元ネタ
utf8 な MySQL データベースを保守する湯婆婆「𠮷田?贅沢な名だね。今からお前の名前は吉田。いいかい、吉田。分かったら返事をするんだ、吉田!」
— 𝑺𝒐𝒄𝒊𝒂𝒍 𝑫𝒊𝒔𝒕𝒂𝒏𝒄𝒆 (@mpyw) April 30, 2020
utf8
から utf8mb4
に早く乗り換えたいけどいろいろとレガシーアプリケーションには事情があるんじゃ!!!
実装
𠮷田さんが会員登録しようとすると 400 Bad Request を返します。エラーメッセージはできるだけ親切にしています。共通モジュール的な場所に置いたので, Translator
はインジェクトしてるけど文章自体は直接埋め込んでます。
<?php
namespace Libraries\Foundation\Http\Middleware;
use Illuminate\Contracts\Translation\Translator;
use Illuminate\Foundation\Http\Middleware\TransformsRequest;
use Symfony\Component\HttpKernel\Exception\BadRequestHttpException;
/**
* Class RejectOutOfRangeCodepoints
*
* MySQL の utf8 で扱えない範囲の文字を検知してエラーにします。
*/
class RejectOutOfRangeCodepoints extends TransformsRequest
{
// 簡易的に直接翻訳を埋め込む
protected const TRANSLATIONS = [
'ja' => [
'utf8_invalid' => '送信データに無効な文字が含まれています。',
'utf8_out_of_range' => '送信データに取り扱いできない文字%sが含まれています。異体字や絵文字などは使用しないでください。',
],
'en' => [
'utf8_invalid' => 'The request data contains invalid characters.',
'utf8_out_of_range' => 'The request data contains the unacceptable characters: %s. Please do not use variants or emoji.',
],
];
protected Translator $translator;
/**
* The attributes that should not be validated.
*
* @var string[]
*/
protected array $except = [
];
/**
* RejectOutOfRangeCodepoints constructor.
*
* @param Translator $translator
*/
public function __construct(Translator $translator)
{
$this->translator = $translator;
}
/**
* Validate the given value.
*
* @param string $key
* @param mixed $value
* @return mixed
*/
public function transform($key, $value)
{
if (!in_array($key, $this->except, true)) {
foreach ([$key, $value] as $string) {
if (is_string($string) && $string !== '') {
$this->validate($string);
}
}
}
return $value;
}
/**
* Validate the given codepoints exist in range of MySQL "utf8".
*
* @param string $value
*/
protected function validate(string $value): void
{
// 標準の UTF-8 として無効なデータをチェック
// (u 修飾子を付与すると無効なデータに対して false を返すようになる)

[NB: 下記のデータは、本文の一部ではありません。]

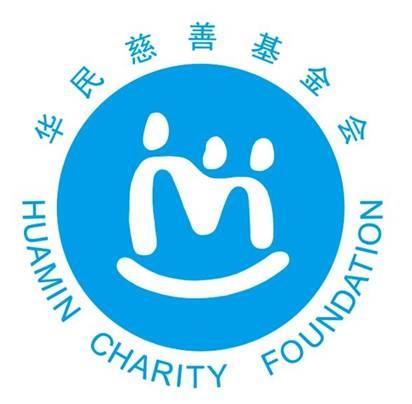 华民慈善基金会2017年大学生就业扶助项目说明会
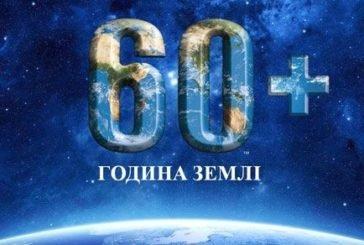 Тернополян запрошують приєднатися до «Години Землі-2019»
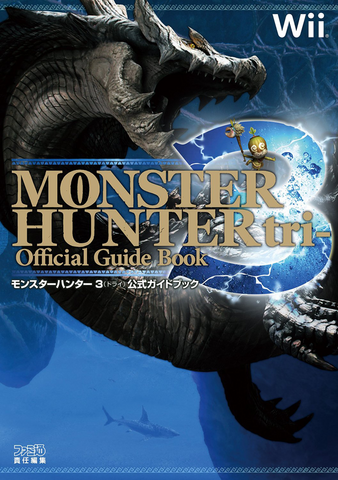 File:MH3 Guidebook.png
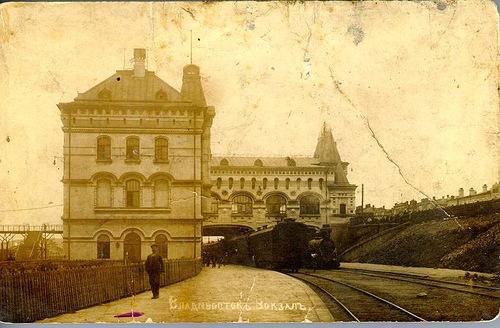 Railway station Vladivostok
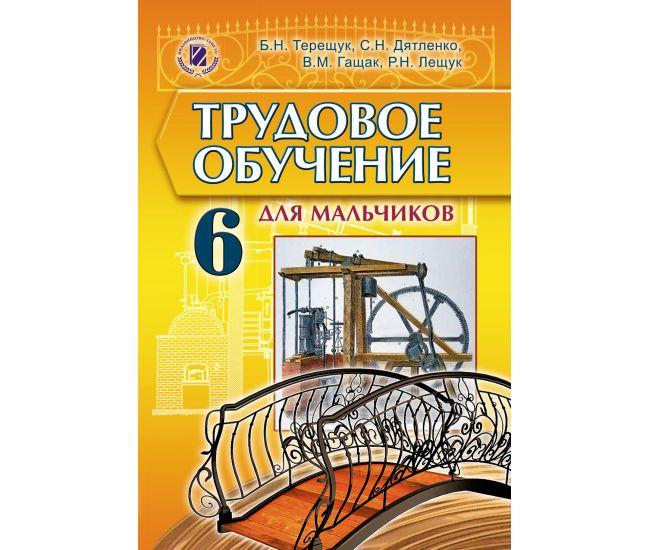 Учебник для 6 класса: Трудовое обучение для мальчиков (Терещук) на русском - Издательство Генеза - ISBN 978-966-11-0466-1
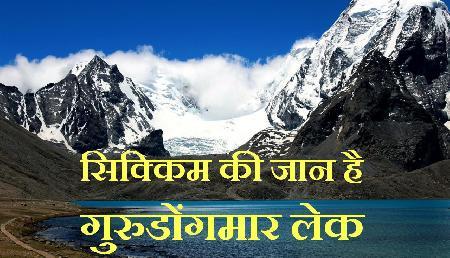 सिक्किम की जान है गुरुडोंगमार लेक, खूबसूरत नजारे देख खो बैठेंगे दिल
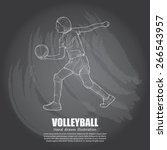 illustration of volleyball on... | Shutterstock .eps vector #266543957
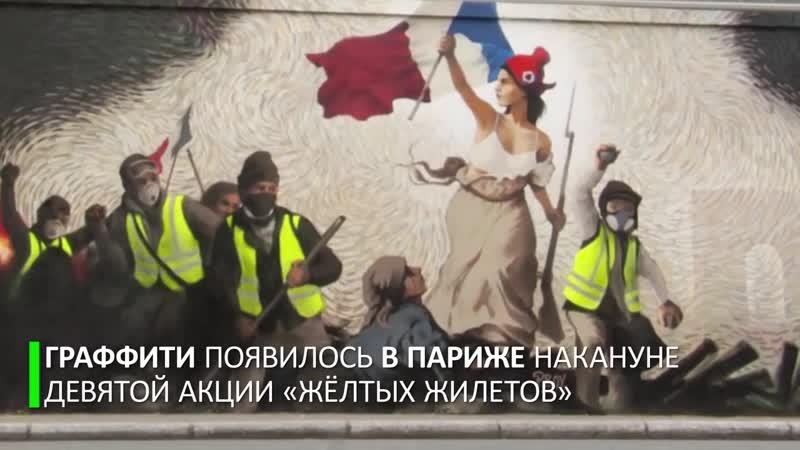 Революционный настрой. Во Франции перерисовали картину «Свобода, ведущая народ»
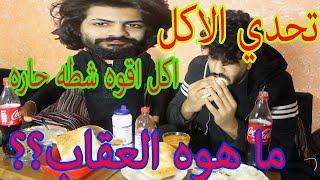 تحدي كلش قوي تحدي خلط الاكل ويه حسوني وكاحه  شوفو شسوه 😂😂
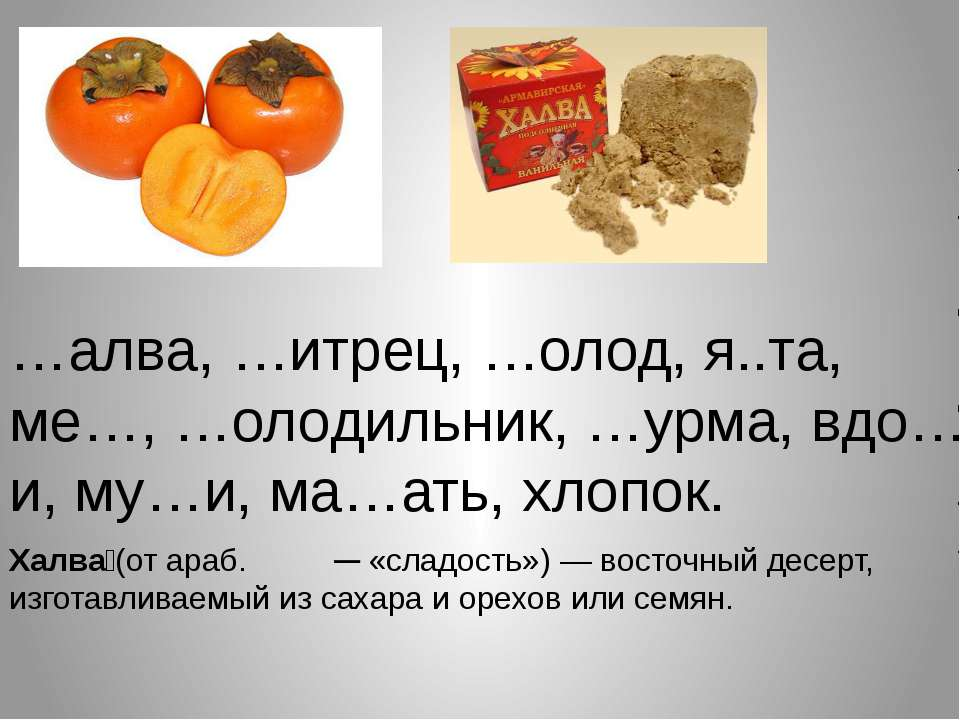 …алва, …итрец, …олод, я..та, ме…, …олодильник, …урма, вдо…и, му…и, ма…ать, хл...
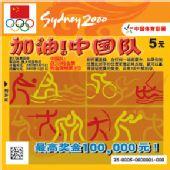 奥运即开型彩票顶呱刮-加油中国队系列之2000年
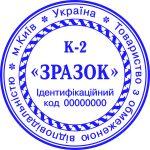 Защита печатей в виде косичек образец к-2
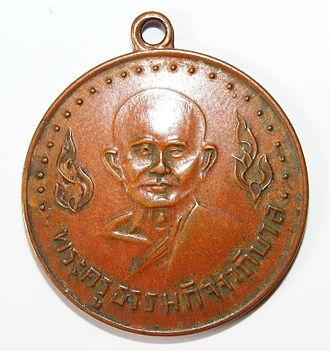Thai Buddha amulet - Amulet with image of Phra Khru Thammakitchaphiban, past abbot of Wat Doi Tha Sao, made of metal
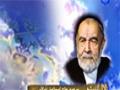 [167] نتیجه اعمال انسان پس از مرگ - زلال اندیشه - Farsi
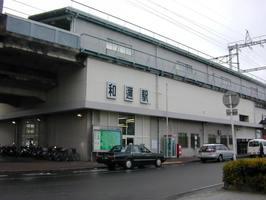 【資料写真】和邇駅
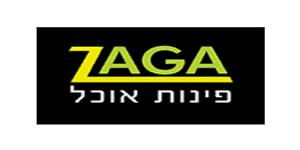 ZAGA חברה נוספת שמנהליה למדו אצל עמיר קרן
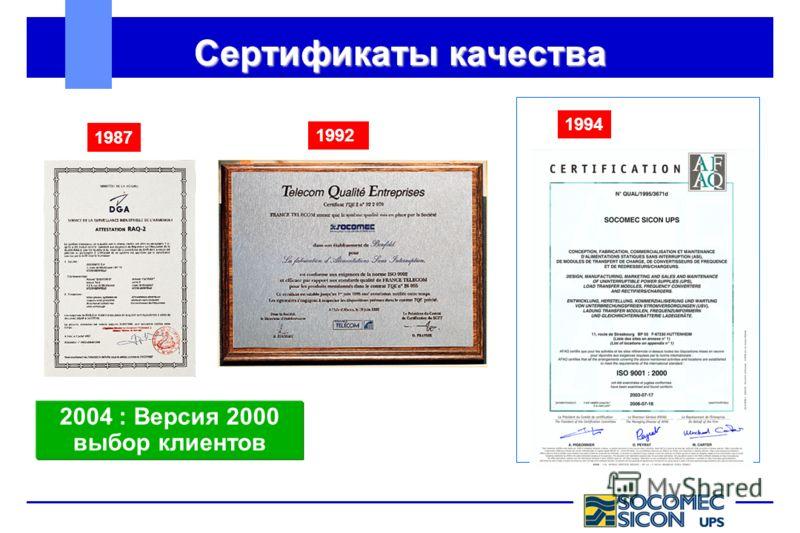Сертификаты качества 1992 1987 1994 2004 : Версия 2000 выбор клиентов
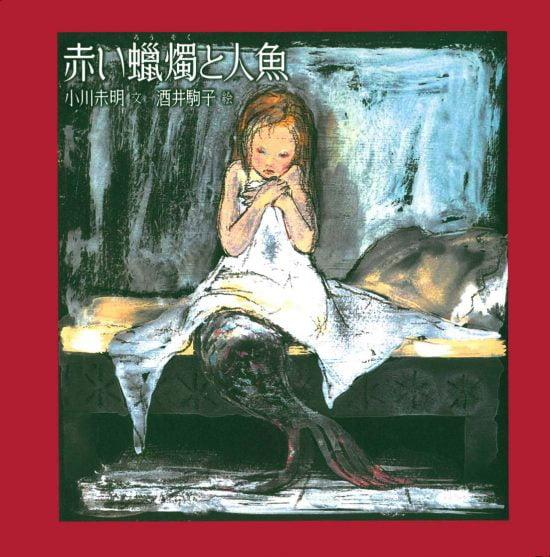 絵本「赤い蝋燭と人魚」の表紙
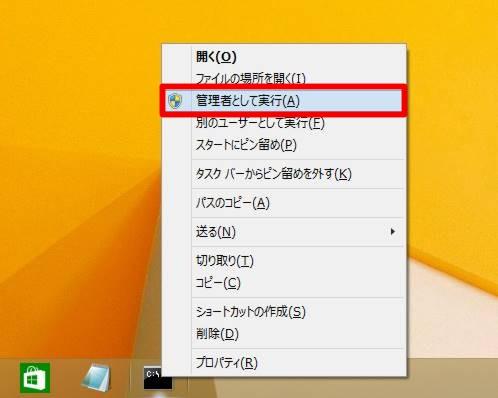 Windows 8.1 Updateでタスクバーにあるプログラムを「管理者として実行」で起動する方法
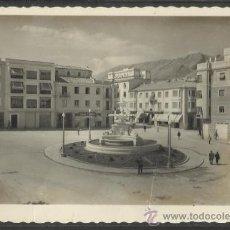 Postales: JAEN - 144 - PLAZA DE LA COCA PIÑERA - FOTOGRAFICA ARRIBAS - (16478). Lote 37717827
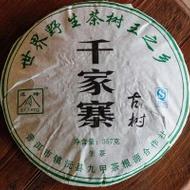 Qianjiazhai Old Growth 2014 Sheng from Verdant Tea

if (!preg_match('//u', $value)) {
throw new BadRequestHttpException($this->message('utf8_invalid'));
}
// 標準の UTF-8 としては有効だが MySQL の utf8 に収まらないデータをチェック
// c.f. http://otndnld.oracle.co.jp/document/products/oracle10g/102/doc_cd/server.102/B19218-02/appunicode.htm
if (preg_match_all('/
[\xf0] [\x90-\xbf] [\x80-\xbf] [\x80-\xbf]
| [\xf1-\xf3] [\x80-\xbf] [\x80-\xbf] [\x80-\xbf]
| [\xf4] [\x80-\x8f] [\x80-\xbf] [\x80-\xbf]
/x', $value, $matches)) {
throw new BadRequestHttpException($this->message('utf8_out_of_range', $this->gatherMatchedCharacters($matches[0])));
}
}
/**
* @param string[] $matches
* @return string
*/
protected function gatherMatchedCharacters(array $matches): string
{
assert(count($matches) > 0);
// 日本語はシンプルに鉤括弧で連結する
// 英語はダブルクオーテーションで括り,カンマで連結したあと最後の要素のみ and で連結する
[$format, $glue, $lastGlue] = $this->lang() !== 'en'
? ['「%s」', '', '']
: ['"%s"', ', ', ' and '];
$matches = array_unique(array_map(fn (string $match) => sprintf($format, $match), $matches));
$lastMatch = array_pop($matches);
return implode($lastGlue, array_filter([implode($glue, $matches), $lastMatch], 'strlen'));
}
/**
* @param string $key
* @param string[] $args
* @return string
*/
protected function message(string $key, ...$args): string
{
return sprintf(static::TRANSLATIONS[$this->lang()][$key], ...$args);
}
/**
* @return string
*/
protected function lang(): string
{
return $this->translator->getLocale() !== 'en' ? 'ja' : 'en';
}
}
テスト
<?php
namespace Libraries\Tests\Unit\Foundation\Http\Middleware;
use Libraries\Foundation\Http\Middleware\RejectOutOfRangeCodepoints;
use Illuminate\Contracts\Translation\Translator;
use Illuminate\Http\Request;
use Mockery;
use Mockery\MockInterface;
use PHPUnit\Framework\TestCase;
use Symfony\Component\HttpKernel\Exception\BadRequestHttpException;
class RejectOutOfRangeCodepointsTest extends TestCase
{
/**
* @var \Illuminate\Contracts\Translation\Translator|Mockery\LegacyMockInterface|Mockery\MockInterface
*/
protected MockInterface $translator;
public function setUp(): void
{
parent::setUp();
$this->translator = Mockery::mock(Translator::class);
}
protected function apply(Request $request): Request
{
return (new RejectOutOfRangeCodepoints($this->translator))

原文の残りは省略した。